Stochastic context-free grammars (SCFGs) are probabilistic models well-suited to modeling the well-nested structure and sequence conservation of RNAs. The infernal package implements profile SCFGs called covariance models (CMs, introduced in Chapter 1) that model the consensus structure and sequence of a particular RNA family [190]. The rnacad package is another implementation of profile SCFGs by Michael Brown and David Haussler [24].

Profile SCFGs are probabilistic models that can directly calculate confidence estimates of the alignment ambiguity given the model for each aligned residue in output alignments.

These confidence estimates could be used to automatically determine alignment-specific masks for removing ambiguously aligned regions prior to phylogenetic inference.

However, SCFG-based alignment is much more computationally expensive than primary sequence-based alignment. This is especially true for infernal.

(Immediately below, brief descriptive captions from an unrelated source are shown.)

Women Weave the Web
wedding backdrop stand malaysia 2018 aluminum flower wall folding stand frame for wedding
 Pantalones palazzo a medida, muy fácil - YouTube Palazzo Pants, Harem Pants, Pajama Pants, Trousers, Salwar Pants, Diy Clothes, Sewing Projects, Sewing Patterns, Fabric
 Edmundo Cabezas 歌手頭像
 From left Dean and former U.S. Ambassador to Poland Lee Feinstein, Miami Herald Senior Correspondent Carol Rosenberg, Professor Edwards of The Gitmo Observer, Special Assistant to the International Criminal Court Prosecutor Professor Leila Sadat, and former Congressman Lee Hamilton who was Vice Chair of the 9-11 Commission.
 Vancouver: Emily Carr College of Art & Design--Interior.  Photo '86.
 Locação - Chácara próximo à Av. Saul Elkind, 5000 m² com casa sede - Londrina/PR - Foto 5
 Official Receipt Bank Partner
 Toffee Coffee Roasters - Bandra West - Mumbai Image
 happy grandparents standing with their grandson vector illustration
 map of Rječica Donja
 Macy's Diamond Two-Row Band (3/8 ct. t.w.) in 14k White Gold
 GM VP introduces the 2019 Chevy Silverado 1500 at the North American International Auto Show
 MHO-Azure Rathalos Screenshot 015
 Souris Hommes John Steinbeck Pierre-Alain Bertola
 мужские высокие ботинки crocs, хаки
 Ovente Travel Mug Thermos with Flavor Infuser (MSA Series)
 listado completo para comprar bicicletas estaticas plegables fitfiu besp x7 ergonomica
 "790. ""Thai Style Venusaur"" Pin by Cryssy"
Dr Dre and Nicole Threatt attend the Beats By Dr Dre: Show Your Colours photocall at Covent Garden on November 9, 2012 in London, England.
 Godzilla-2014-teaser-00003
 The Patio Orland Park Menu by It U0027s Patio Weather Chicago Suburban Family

In 2001, prior to develop-ment of version 0.55 of infernal, aligndevelop-ment of a single SSU sequence required more than 22 Gb of RAM, making it infeasible on modern computers. Sean Eddy solved the memory problem with version 0.55 by extending the Myers-Miller linear memory dynamic program-ming trick [186] to CMs, reducing the required RAM to 67 Mb. However, version 0.55 still requires about 15 minutes to align a single SSU sequence. rnacad uses constraints from a first pass sequence-only based alignment to accelerate alignment, and requires about 30 seconds to align a single SSU sequence [24]. In Chapter 8, I describe the application of an acceleration technique like Brown’s to infernal, which reduces SSU alignment time to about 1 second per sequence (timings are for a single Intel Xeon 3.0 Ghz processor).